# TASK TO COMPLETE
Only the number is needed: how many lines of the records include "addc"?
##### DATA SHOWN #####
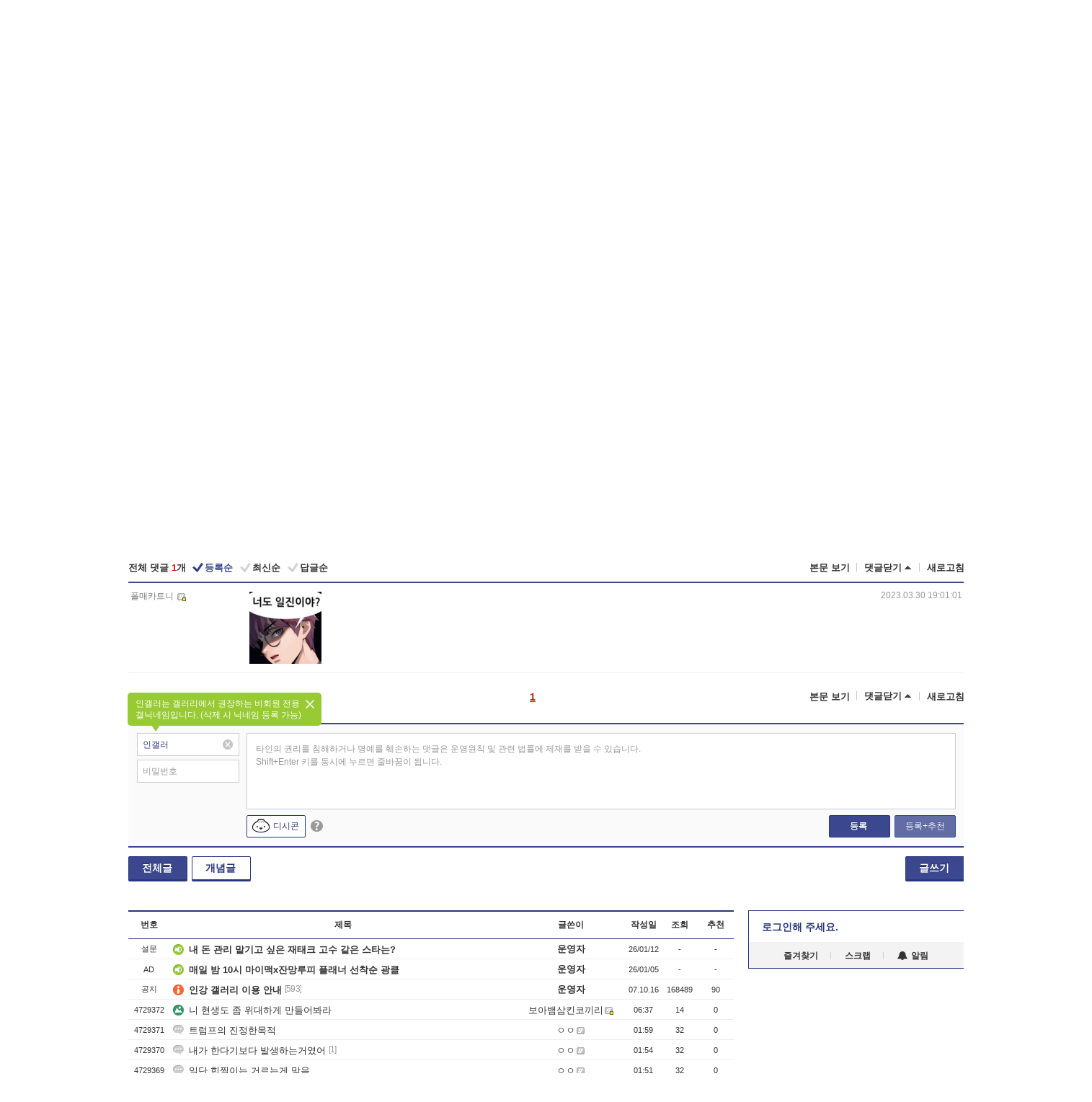

--- FILE ---
content_type: text/html; charset=UTF-8
request_url: https://gall.dcinside.com/board/comment/
body_size: 893
content:
{"total_cnt":1,"comment_cnt":0,"comments":[{"no":"11303316","parent":"4715355","user_id":"terumi","name":"\ud3f4\ub9e4\uce74\ud2b8\ub2c8","ip":"","reg_date":"2023.03.30 19:01:01","nicktype":"20","t_ch1":"0","t_ch2":"0","vr_type":"","voice":null,"rcnt":"0","c_no":0,"depth":0,"del_yn":"N","is_delete":"0","password_pop":"Y","copy_no":null,"memo":"<img class=\"written_dccon \" src=\"https:\/\/dcimg5.dcinside.com\/dccon.php?no=62b5df2be09d3ca567b1c5bc12d46b394aa3b1058c6e4d0ca41648b651ea2d6e603afce078d8bb4c4100988082d4db000d34feac4f84320a9876e6f40db94487b1acde\" conalt=\"3\" alt=\"3\" title=\"3\" data-dcconoverstatus=\"false\">","my_cmt":"N","del_btn":"N","mod_btn":"N","a_my_cmt":"N","reply_w":"Y","gallog_icon":"<span class='nickname in' title='\ud3f4\ub9e4\uce74\ud2b8\ub2c8'  style=''><em>\ud3f4\ub9e4\uce74\ud2b8\ub2c8<\/em><\/span> <a class='writer_nikcon '><img src='https:\/\/nstatic.dcinside.com\/dc\/w\/images\/fix_nik.gif' border=0 title='teru** : \uac24\ub85c\uadf8\ub85c \uc774\ub3d9\ud569\ub2c8\ub2e4.'  width='12'  height='11'  style='cursor:pointer;' onClick=\"window.open('\/\/gallog.dcinside.com\/terumi');\" alt='\uac24\ub85c\uadf8\ub85c \uc774\ub3d9\ud569\ub2c8\ub2e4.'><\/a>","vr_player":false,"vr_player_tag":""}],"pagination":"<em>1<\/em>","allow_reply":1,"comment_view_cnt":1,"nft":false}

--- FILE ---
content_type: text/html; charset=UTF-8
request_url: https://gall.dcinside.com/ajax/alarm_ajax/polling?jsoncallback=jQuery321036014933003476846_1768352943279&ci_t=9c7ad9eb08d6eb1531b3bd6bc4f61a1e&_=1768352943280
body_size: 645
content:
jQuery321036014933003476846_1768352943279([])

--- FILE ---
content_type: application/x-javascript;charset=utf-8
request_url: https://addc.dcinside.com/NetInsight/js/dcinside/pc/body@reply_exam
body_size: 603
content:
document.write('<a href="https://addc.dcinside.com:443/click/dcinside/pc/body@reply_exam?ads_id=23802&creative_id=97219&click_id=95315&content_series=&event=" target="_blank">'); document.writeln('<img src="https://nstatic.dcinside.com/ad/2025/banner/251201_KIMJUN_CHEMISTORY_640100.gif" width="640" height="100" border="0"></a>')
#####
# ANSWER BOX
2